The title Ghost Stories portrays an image of otherworldliness. Isolation. Spirituality. Maybe Coldplay’s sixth album could be the sound and tale of an afterlife. Sublime opener ‘Always In My Head’ beginning with angelic choirs backs that vision up. But then, a bass-less, ticking electronic beat enters and Chris Martin begins to sing: “I think of you. I haven’t slept… I don’t forget.” Within seconds, however much he wants to escape into the aether, Martin’s feet are begrudgingly stuck to the ground. For every light, mystical breath of synth, they are multiple lyrical sighs.
All celebrity gossip addicts, or in fact anyone who has had access to the internet, far and wide are now well aware of the very little subjective territory that Coldplay are bound to cover, and what (or rather ‘who’) provided a large chunk of inspiration. Readers don’t need any reviews reminding them of it, because Ghost Stories does so for forty-two minutes.
In sound, it is a step back from the electro-anthemic Mylo Xyloto, refusing to leave synth behind, while embracing more somber sounds – akin to that previous album, heard from miles away, with crisp sounding new beats and vocals on top. However, that sparseness can sometimes warrant the image of a miserable mid-teen in their dark bedroom corner, tinkering with music software. While Coldplay manage to stay above this, lyrics such as those of ‘Ink’ (“all I know is that I love you so, so much it hurts”), cause dangerous wobbles on their tightrope.
Later comes album anomaly ‘A Sky Full of Stars’ as unexpected guest producer Avicii appears, and drives Coldplay to seemingly twice the tempo that each of the other eight tracks grind to, and against these tracks feels like a remix, out of place. On the other end of the spectrum of potential conceptual sound is ‘Oceans’, reminiscent of deep heart monitor pulses beneath a guitar, and closing on a ghostly coda of church bells, distant organ and the sound of waves licking the ocean rocks. It is a beautiful union of thick and choking emotional, cold mist.

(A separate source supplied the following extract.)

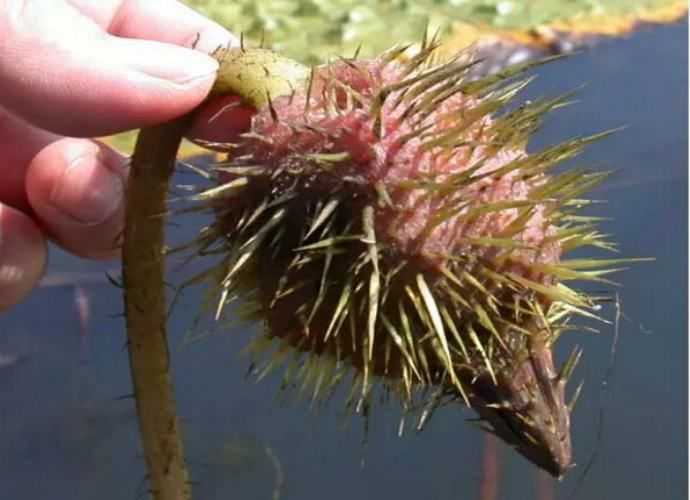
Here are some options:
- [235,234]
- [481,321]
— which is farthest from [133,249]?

However, once that mist clears, it is just that – cold. Aside from these oddities, Ghost Stories is irritatingly neither here nor there. It begs for another layer, however depressingly lonely, and how well it achieves it on occasion, such as that in lone vocal and piano (with foot heavily held on the sustain pedal) of mysterious closer ‘O’. When the sound is so sparse, it is neither visceral as a lone acoustic guitar might be, nor as alien and mystically ambient as the electronic sounds could have been.
Tracks don’t necessarily sound incomplete, but are heavily thought out, sonic wireframe prototypes. Chris and friends have definitely been in better moods, and (fittingly) sadly, have been in better form.